• **Problem**
Each line that includes "north" must be copied from the records.

---

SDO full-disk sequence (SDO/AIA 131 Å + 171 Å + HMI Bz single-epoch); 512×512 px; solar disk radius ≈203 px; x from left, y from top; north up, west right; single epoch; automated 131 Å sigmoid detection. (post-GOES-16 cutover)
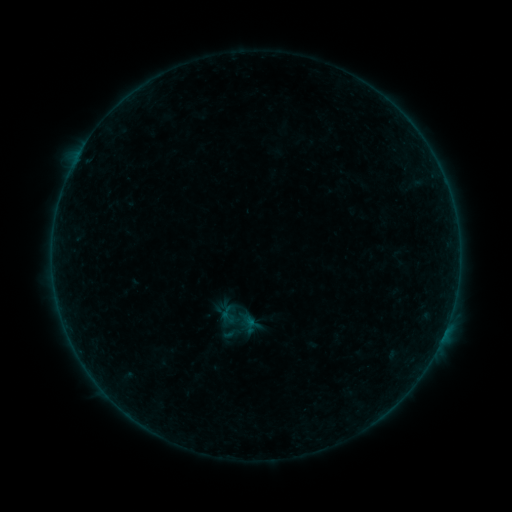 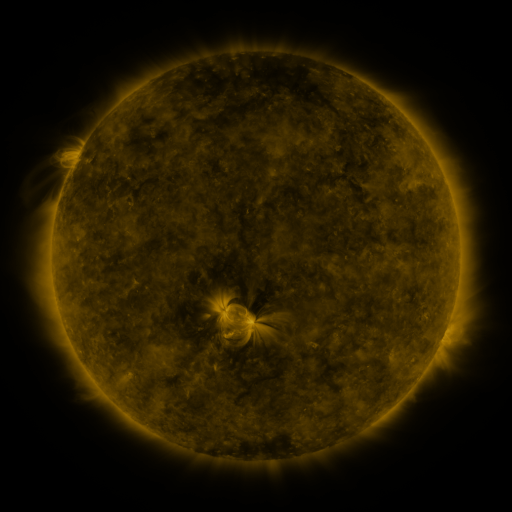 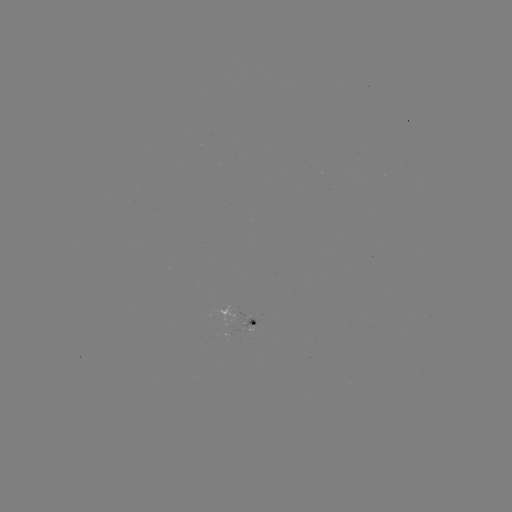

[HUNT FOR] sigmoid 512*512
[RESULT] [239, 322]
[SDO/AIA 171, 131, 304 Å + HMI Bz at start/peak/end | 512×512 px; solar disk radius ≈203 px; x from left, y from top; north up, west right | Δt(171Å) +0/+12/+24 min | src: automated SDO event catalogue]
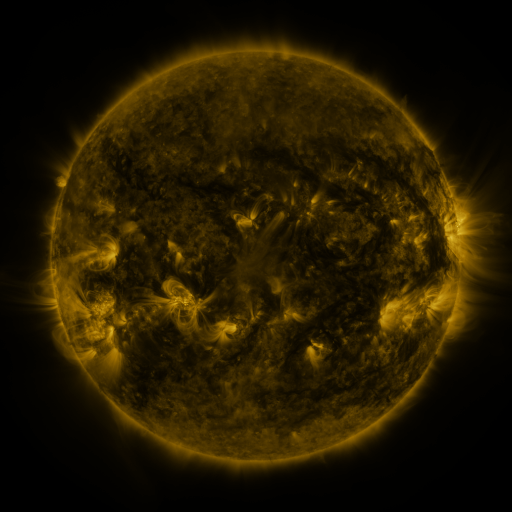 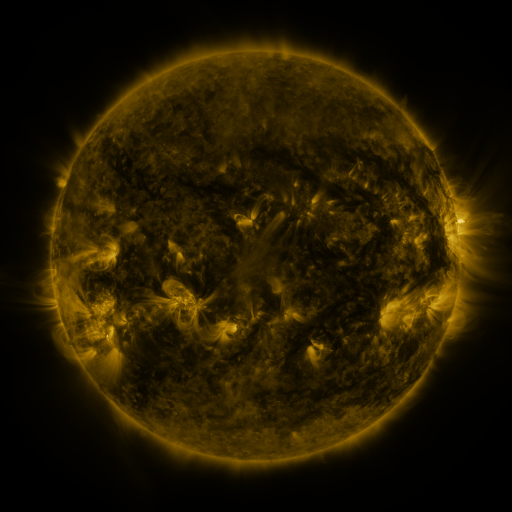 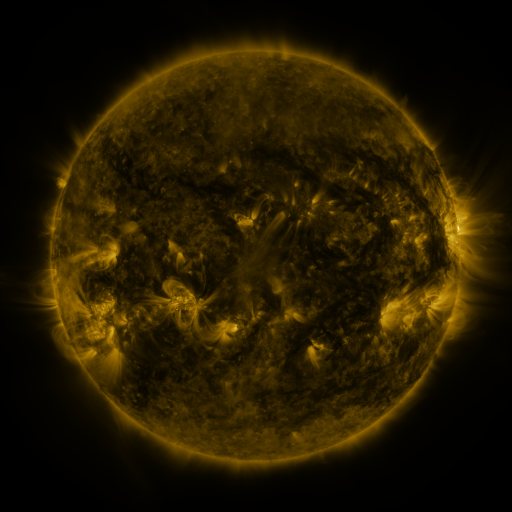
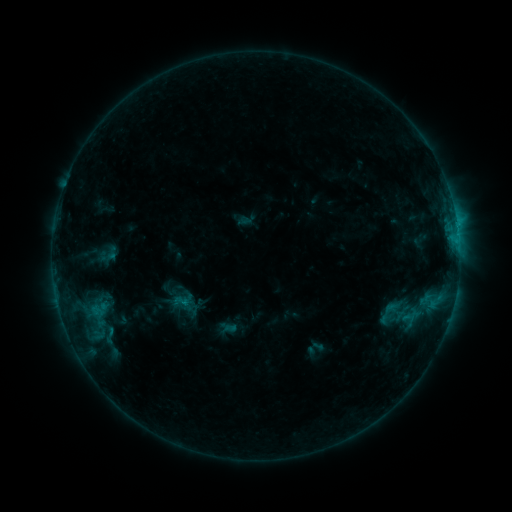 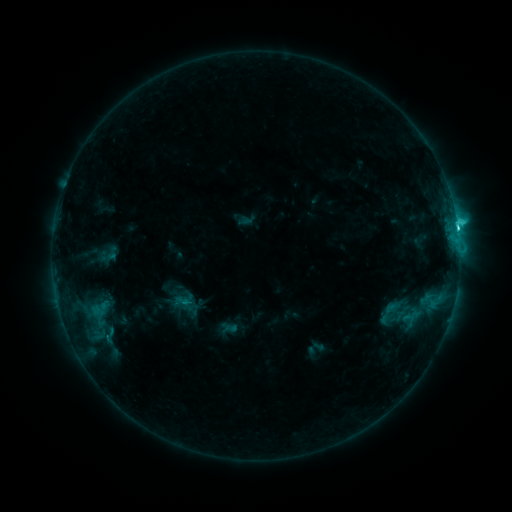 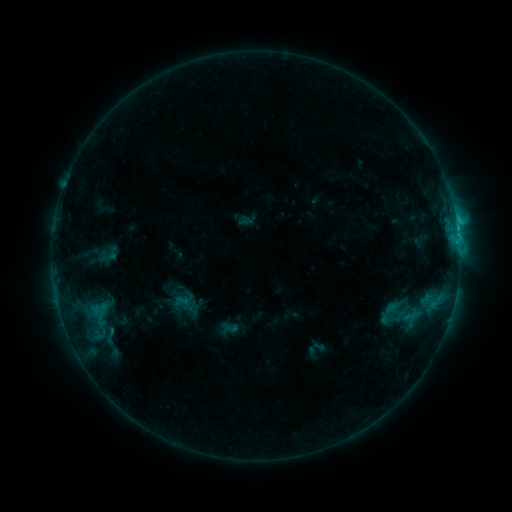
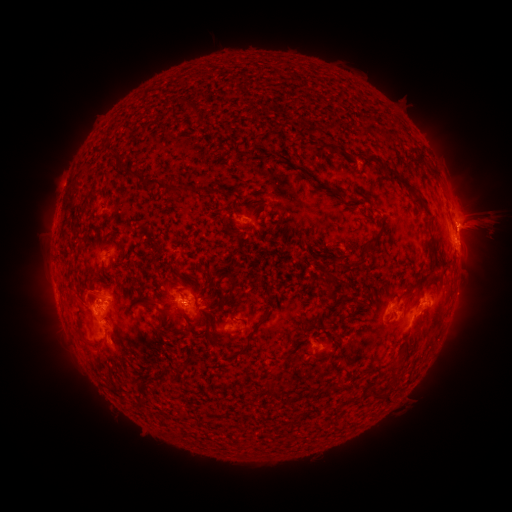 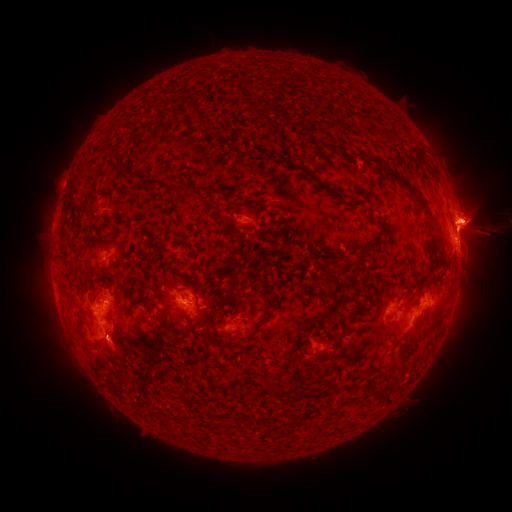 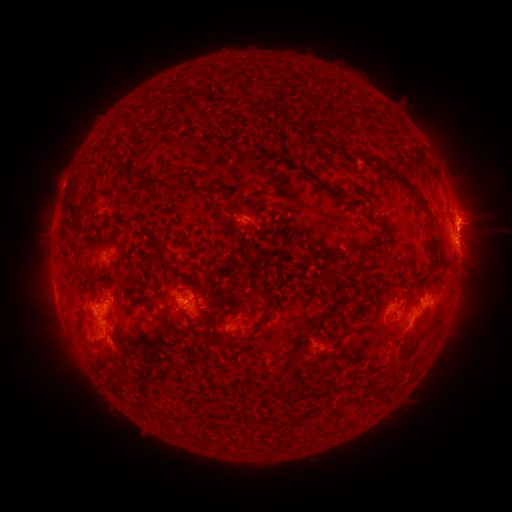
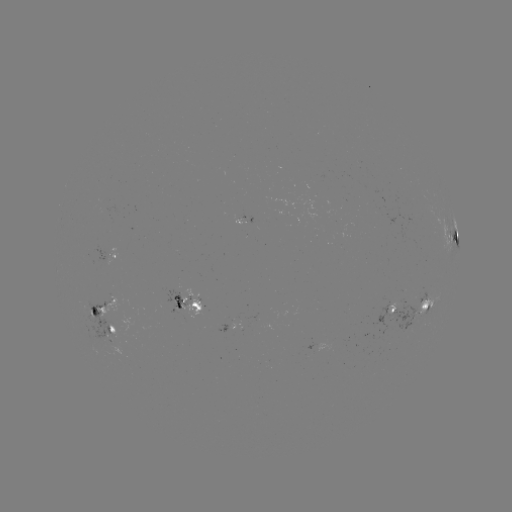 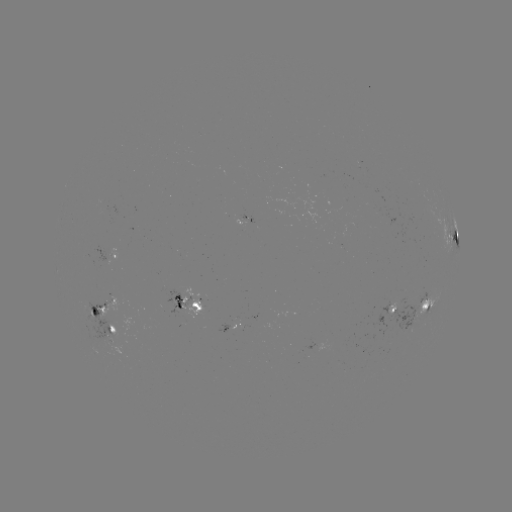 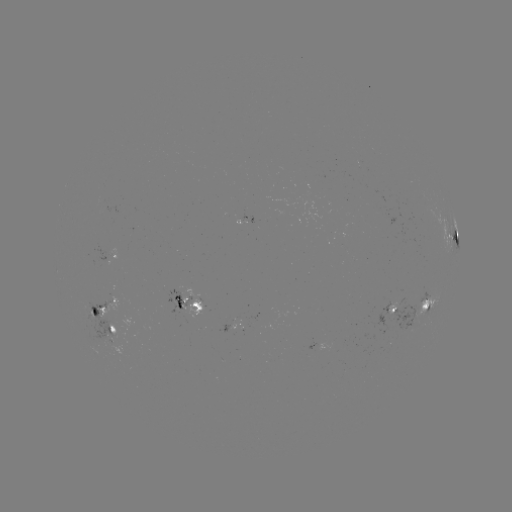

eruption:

---

• **Answer box**
SDO full-disk sequence (SDO/AIA 131 Å + 171 Å + HMI Bz single-epoch); 512×512 px; solar disk radius ≈203 px; x from left, y from top; north up, west right; single epoch; automated 131 Å sigmoid detection. (post-GOES-16 cutover)
[SDO/AIA 171, 131, 304 Å + HMI Bz at start/peak/end | 512×512 px; solar disk radius ≈203 px; x from left, y from top; north up, west right | Δt(171Å) +0/+12/+24 min | src: automated SDO event catalogue]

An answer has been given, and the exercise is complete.